• _DIRECTIONS_
Write the entries out again exactly as they stand, but without the pictures.

═════ RECORDS SUPPLIED ═════

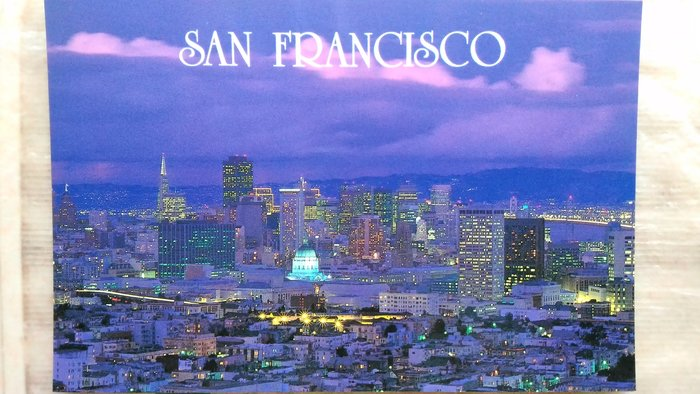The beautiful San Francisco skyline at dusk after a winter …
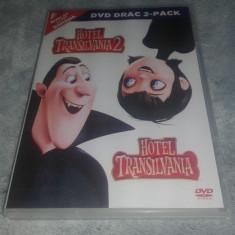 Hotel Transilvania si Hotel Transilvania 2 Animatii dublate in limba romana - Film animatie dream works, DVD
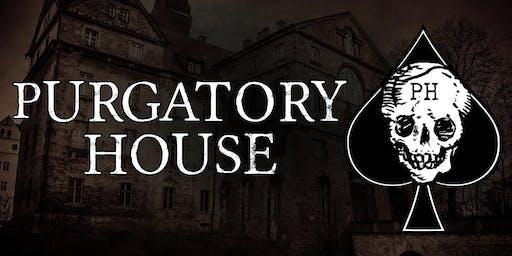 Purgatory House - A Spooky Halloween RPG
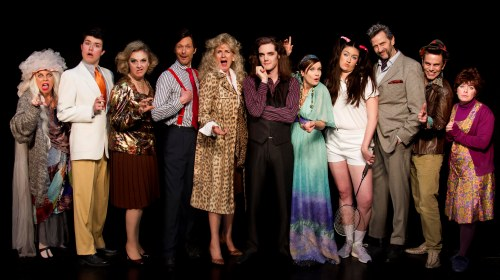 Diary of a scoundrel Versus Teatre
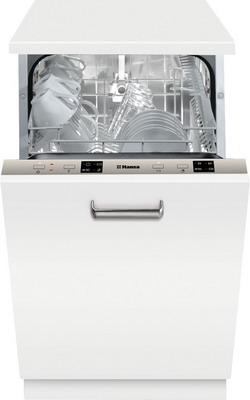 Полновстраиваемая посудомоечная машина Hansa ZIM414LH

═════

• _THE ANSWER_
The beautiful San Francisco skyline at dusk after a winter …
 Hotel Transilvania si Hotel Transilvania 2 Animatii dublate in limba romana - Film animatie dream works, DVD
 Purgatory House - A Spooky Halloween RPG
 Diary of a scoundrel Versus Teatre
 Полновстраиваемая посудомоечная машина Hansa ZIM414LH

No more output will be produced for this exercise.